### DESAFIO 1
Converta as linhas de dados em uma lista JSON de strings, uma para cada linha, sem as linhas em branco. Deixe as imagens de fora.

Sokal e Bricmont aceitam que esta é uma representação razoável da história da ciência e da sua evolução. O problema com a posição de Kuhn só surge quando aparece a ideia da «incomensurabilidade» dos paradigmas. Embora os estudiosos de Kuhn se entretenham a discutir os vários sentidos da palavra «incomensurabilidade» (e também da palavra «paradigma») pelo menos um desses sentidos possíveis é a ideia de que não é possível fazerem-se comparações racionais entre as teorias concorrentes. Isto acontece porque a noção que nós temos do mundo depende e é condicionada de uma forma radical pelas teorias que, por sua vez, dependem do paradigma em vigor. Mas, a dita «incomensurabilidade» das teorias não se segue do quadro histórico traçado sobre a evolução da ciência. Os paradigmas não se abandonam por motivos irracionais. Claro que muitas vezes existem uma mistura de boas e más razões nas mudanças de paradigma, mas isso não significa que as más razões sejam as dominantes.

### EXCERTOS DOS DADOS
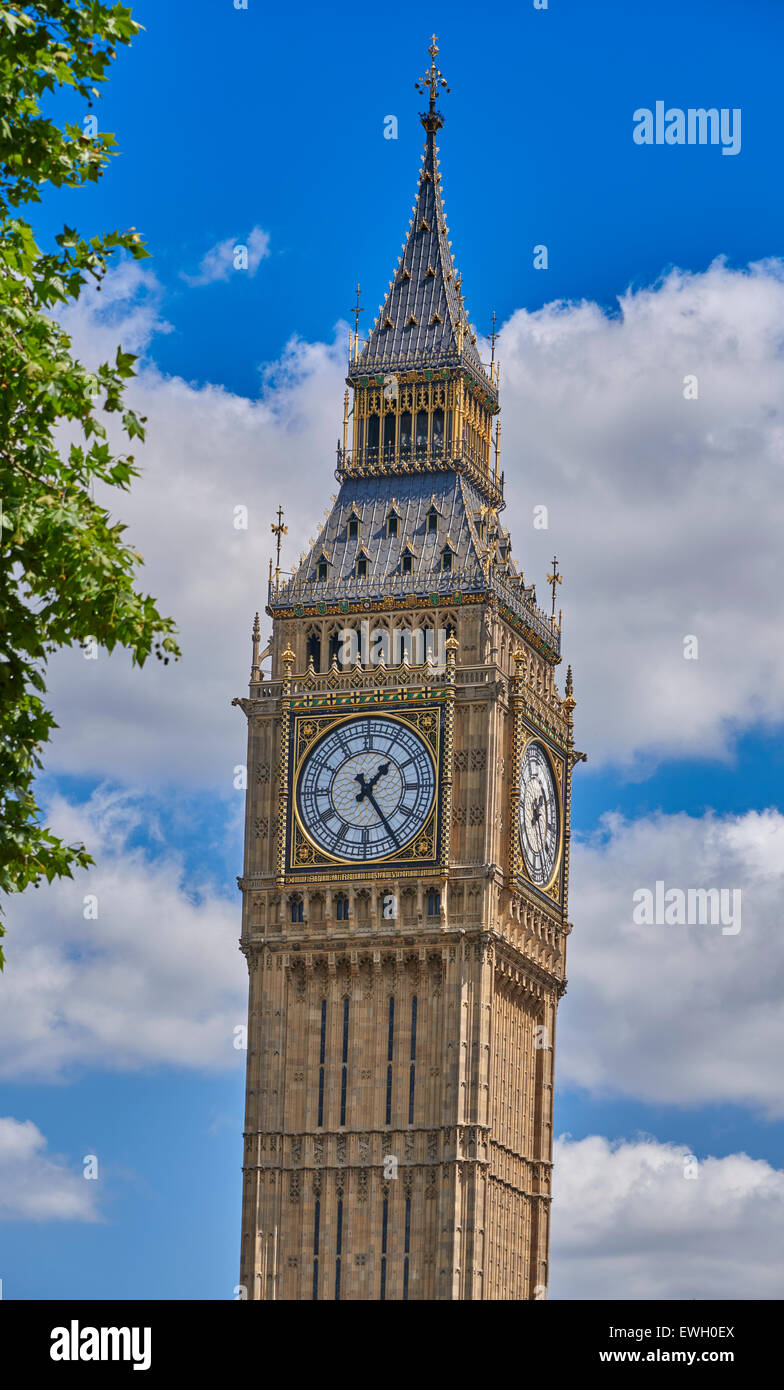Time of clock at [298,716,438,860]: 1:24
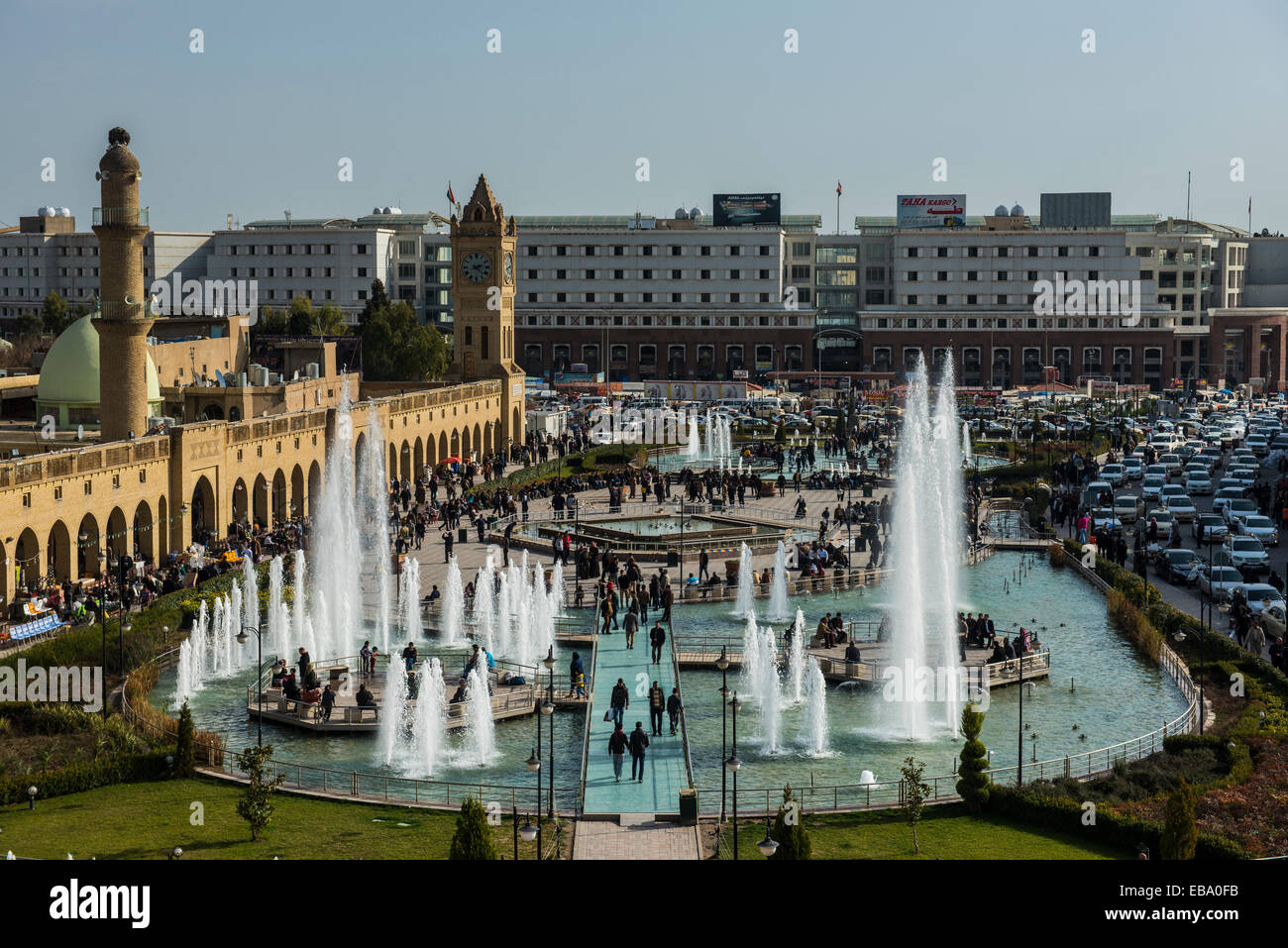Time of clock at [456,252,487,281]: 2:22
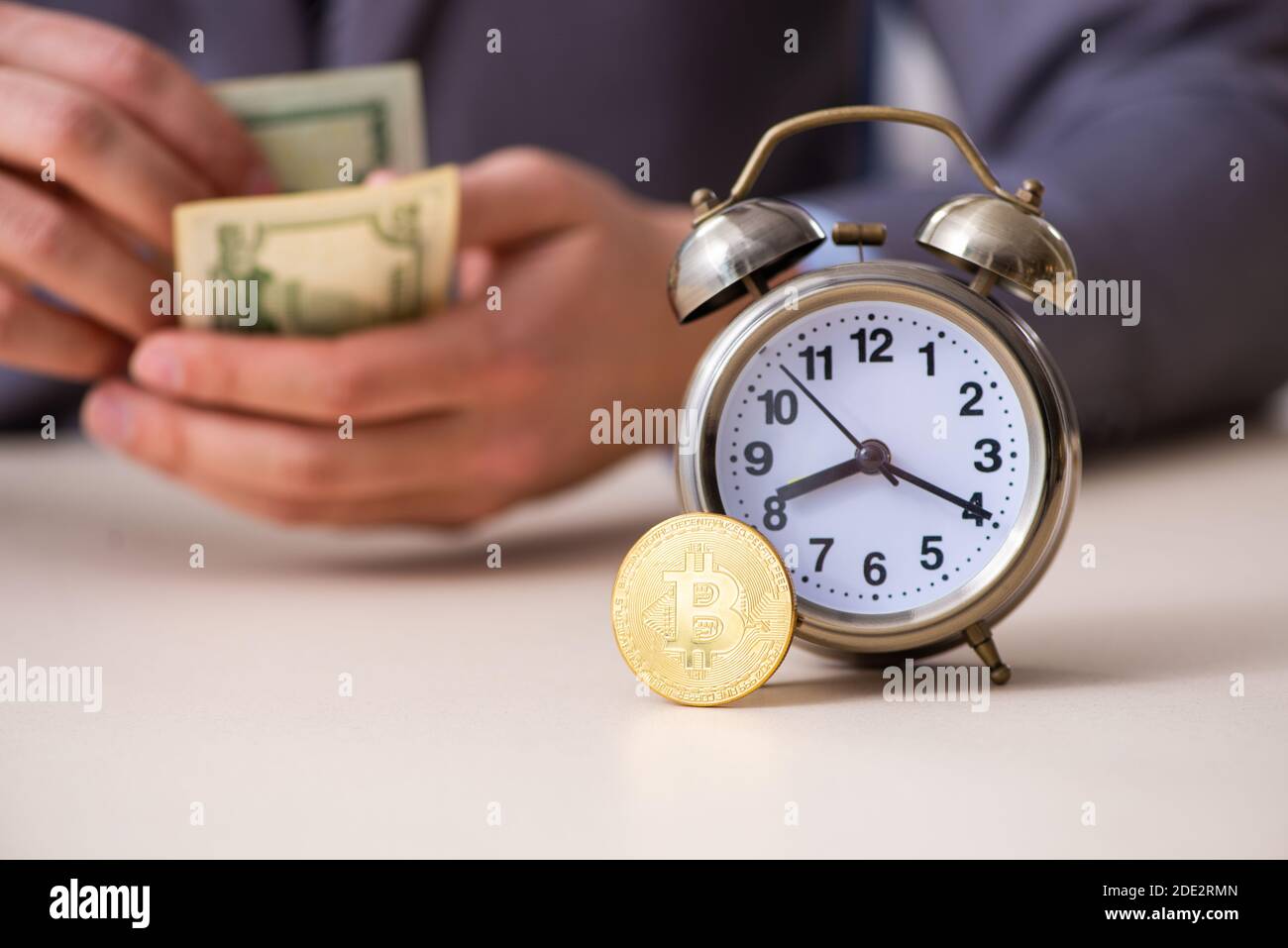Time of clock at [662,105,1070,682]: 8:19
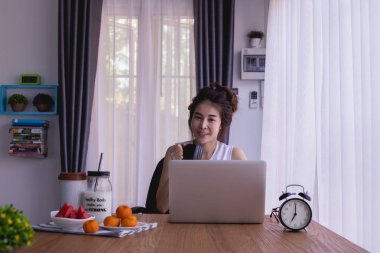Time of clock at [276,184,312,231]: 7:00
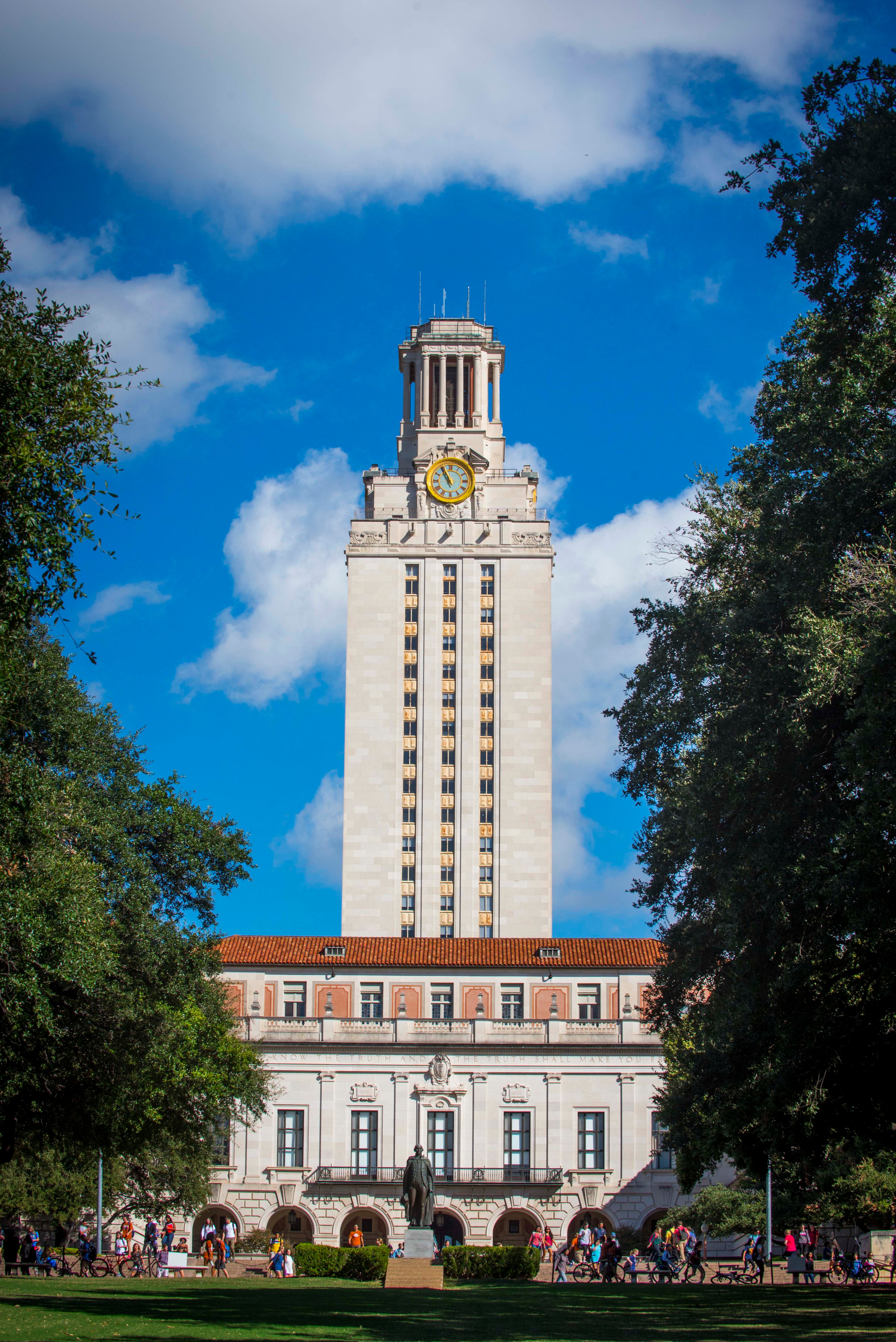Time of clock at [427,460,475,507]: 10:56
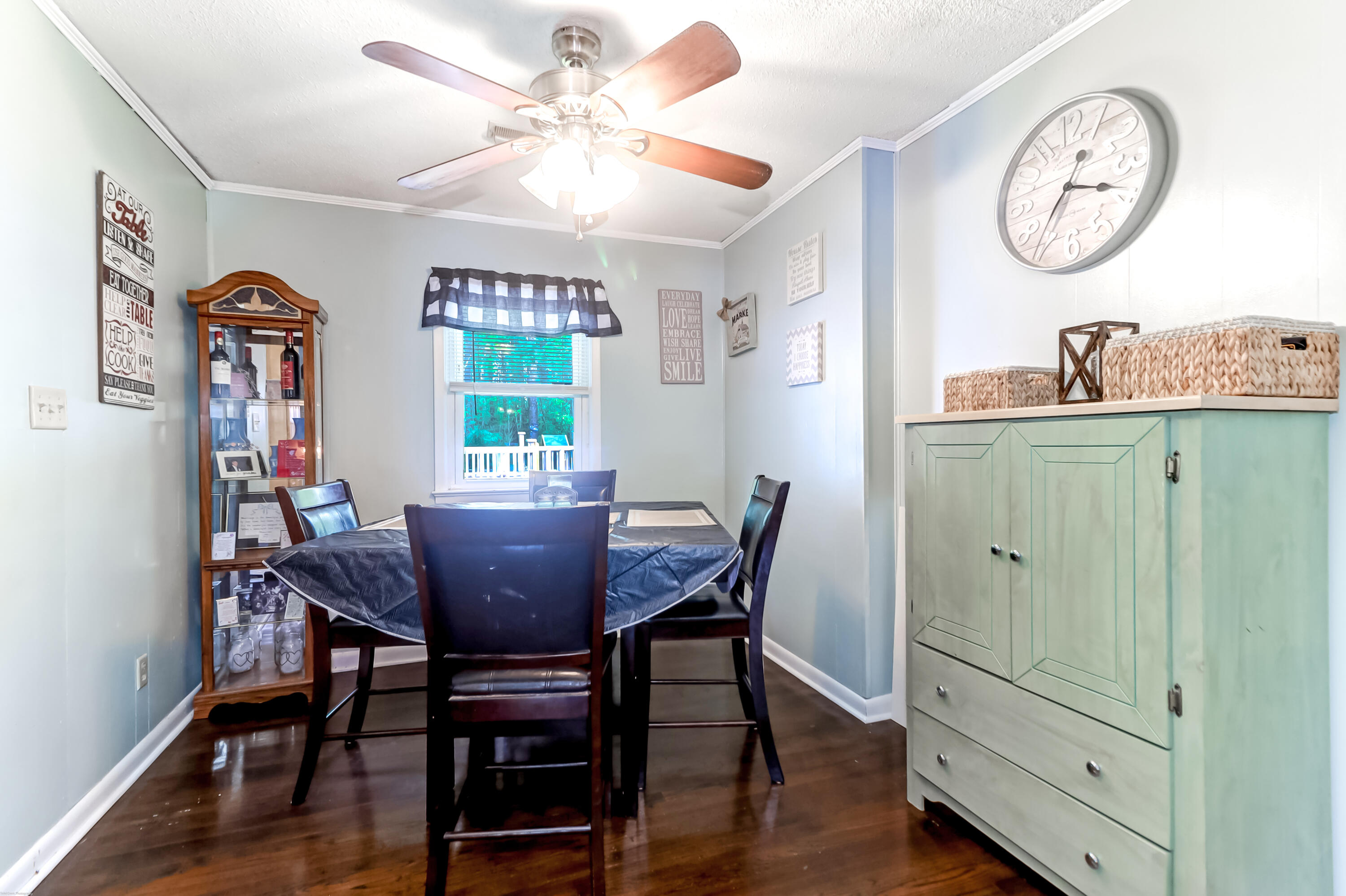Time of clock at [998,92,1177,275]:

### DESAFIO 2
Escreva a continuação do texto sobre Kuhn e a incomensurabilidade dos paradigmas, começando após a última frase apresentada.

### RESPOSTA 1
[
  "Time of clock at [298,716,438,860]: 1:24",
  "Time of clock at [456,252,487,281]: 2:22",
  "Time of clock at [662,105,1070,682]: 8:19",
  "Time of clock at [276,184,312,231]: 7:00",
  "Time of clock at [427,460,475,507]: 10:56",
  "Time of clock at [998,92,1177,275]:"
]

### RESPOSTA 2
Assim, para defender a ideia de que os paradigmas se alteram por motivos essencialmente irracionais é necessário algo mais do que a descrição histórica da evolução das ciências proposta por Kuhn. Em particular, é necessária uma tese que defenda que os paradigmas das ciências exactas são escolhidos de uma forma irracional. Mas esta tese histórica não pode, por sua vez, ser avaliada. Se as ciências exactas são desenvolvidas através de métodos irracionais o que é que nos garante que as ciências históricas estejam em melhor posição? Se alguma ciência pode ser racional, o melhor candidato são as ciências exactas. Isto acontece não porque os físicos sejam mais inteligentes que os historiadores, mas porque os problemas que os físicos estudam são, em geral, menos complexos, têm menos variáveis, são mais fáceis de medir e controlar. Se mesmo nestas condições as ciências físicas não conseguem deixar de ser irracionais, então por certo também as ciências históricas serão irracionais. Mas, se assim for, a tese histórica de que a mudança de paradigmas tem motivações irracionais é, também ela, irracional. Este argumento é decisivo. Ele mostra que a tese de que a mudança de paradigmas é essencialmente irracional não é sustentável — refuta-se a si mesma. Mas, se a tese de Kuhn for apenas que nem todos os motivos para a mudança de paradigma são racionais, então a dita «incomensurabilidade» das teorias não se segue.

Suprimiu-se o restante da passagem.